The architecture of Gaoling reflected the agonistic relations between Hakka and local (本地 boon day [H], bendi [M], pundi [C]) peoples during the 19th Century. In fact, between 1855 and 1867, relations disintegrated into open conflict during the Punti-Hakka Clan Wars. During the early 20th Century, the village housed anti-Japanese troops, who were led by Hong Kong born Liu Peidai.

As in Xiamen, Gaoling villagers who lived overseas donated funds to build a school in their hometown. Over the course of the village’s history, Gaoling villagers immigrated to Singapore, Holland, the United States, and Canada, and many more lived in Hong Kong. Importantly, the Overseas Chinese funded improvements to their hometown, including modernizing the water system. The Euro-Chinese style of the school architecturally reflected these migrations and returns.

local historian, liao honglei

How we evaluate the meaning of Shenzhen’s emergence and increasing prominence, both nationally and internationally, often hinges on when we entered the SEZ maelstrom of frenzied development and nouveau riche ambition.

Local historian Liao Honglei (廖虹雷) concludes a post on the thirtieth anniversary of Shenzhen’s founding with the following words:

It’s been thirty years. I remember what thirty years in Shenzhen have given me, I also can’t forget what the thirty years before Reform and Opening left me. What has been the greatest gift of these sixty years? “Life” — two completely different lives. The first thirty years constituted a difficult, pure, honest, and bitter but not painful life; the second thirty years constituted a nervous, struggling, deep pocket, wealthy, and sweet but not optimistic life. (30年了,我记得深圳30年给我什么,也不忘改革开放前30年给我留下什么。60年给我最大的礼物是什么?“就是生活”,两种截然不同的生活。前30年是一种艰苦、清纯、扑实,苦而不痛的生活;后30年是一种紧张、拚搏、殷实、宽裕,甜而不乐观的生活。)

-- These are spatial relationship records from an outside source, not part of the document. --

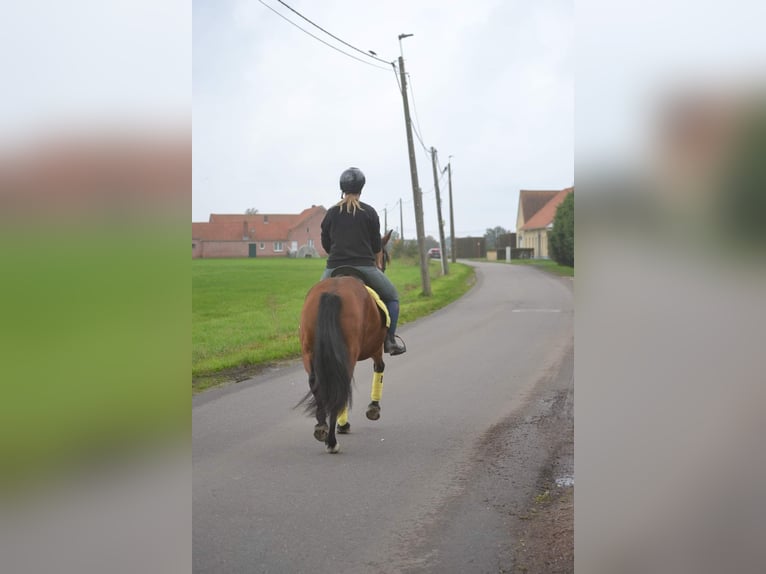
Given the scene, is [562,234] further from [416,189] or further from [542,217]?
[542,217]

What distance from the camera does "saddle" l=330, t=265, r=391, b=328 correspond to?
6.11 m

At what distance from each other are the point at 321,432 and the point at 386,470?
0.68m

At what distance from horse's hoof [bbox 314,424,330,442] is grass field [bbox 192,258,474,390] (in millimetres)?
3196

As a local historian, Liao Honglei is sensitive to the disparagement in phrases such as “Shenzhen was just a small fishing village” because he knows that before the SEZ, Baoan Shenzhen was not simply a “one college graduate town” or “border town with only 300,000 residents”. He remembers the first experiments with cross border culture — in the 1980s, Shenzhen made famous al fresco dining (大排档) and night markets (灯光夜市), which were local graftings of Hong Kong’s Temple Street and Western Vegetable Streets (庙街 and 西洋菜街). As well as when and how Shenzhen adopted Hong Kong protocols for the institution of joint ventures, stock issuances, and futures trading. And, of course, the language that came with this change — illegal booth owners (走鬼), settle a matter (搞掂), did you get it wrong (有没有搞错呀), bye bye (拜拜), and bury (pay for) the check (埋(买)单).

Liao Honglei’s blog, 廖虹雷博客 is a wonderful resource for anyone interested in Shenzhen’s history. On the one hand, the gritty details of lived experience permeate each post, taking into account how profoundly the establishment of Shenzhen transformed Baoan lives. On the other hand, he calls for the active inclusion of pre-1980 Baoan culture and material history as the basis of any kind of Shenzhen identity. Liao Honglei is a rare Shenzhener: an organic intellectual who advocates the recognition of Baoan as one of the SEZ’s true and necessary roots. Moreover, he actually knows this history, rather than has generalized a Lingnan type past onto the territory. Thus, on his reading, Shenzhen is not just an immigrant town, but also and more importantly, a hybrid mix that has a responsibility to acknowledge and to nurture its diverse origins.